James Ensor (1860–1949) was born of an English father and a Flemish mother in Ostend, where he settled and after attending the Academy at Brussels, began in 1880 to paint sombre, realist pictures while also making freely drawn copies from engravings by such artists as Rembrandt, Callot, Turner and Rowlandson. He increased the brilliance of his colour but from about 1883 gradually abandoned the intimist scenes of his youth for ironic, ‘scandalous’, symbolic imagery, painted in high keyed, discordant colours, which caused him to be abused and rejected for many bitter years.1Paul Haesaerts, James Ensor, (New York), 1958; Libby Tannenbaum, James Ensor, Museum of Modern Art, (New York), 1951.

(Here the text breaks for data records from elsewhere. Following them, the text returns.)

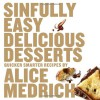 Sinfully Easy Delicious Desserts - Alice Medrich
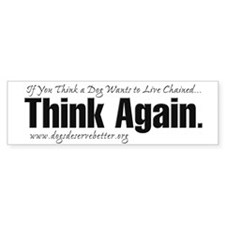 Think Again (bumper) Bumper Bumper Sticker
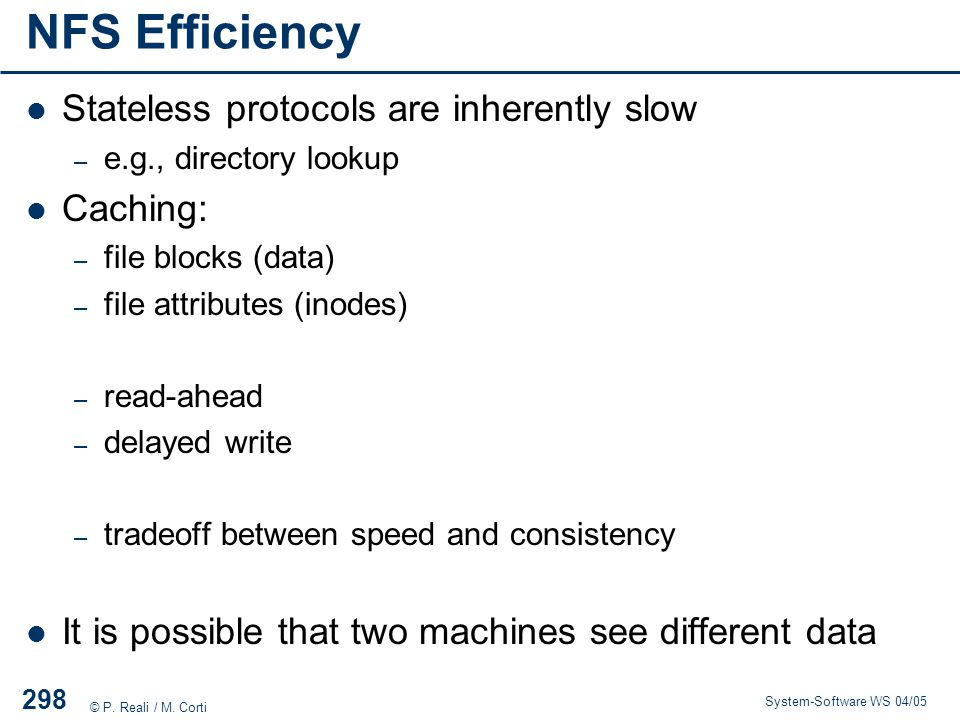 NFS Efficiency Stateless protocols are inherently slow Caching:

Though he had adopted etching only a few months before, The Cathedral, his seventh venture in this technique, is his magnum opus in that medium.2Auguste Taevernier, James Ensor, Illustrated Catalogue of his Engravings, (Ghent, Brussels), 1973, No. 7, 1st plate (zinc), second state of two; sanguine on Japan paper, 252 x 192 mm. See also Taevernier Nos 105 (Ensor engraved the plate anew in 1896, the first one having been lost) and 261. For translucency of linework he may perhaps have been indebted to Whistler, the design however is no mere illusion of a picturesque reality, but strikes a strange and ghostly note. 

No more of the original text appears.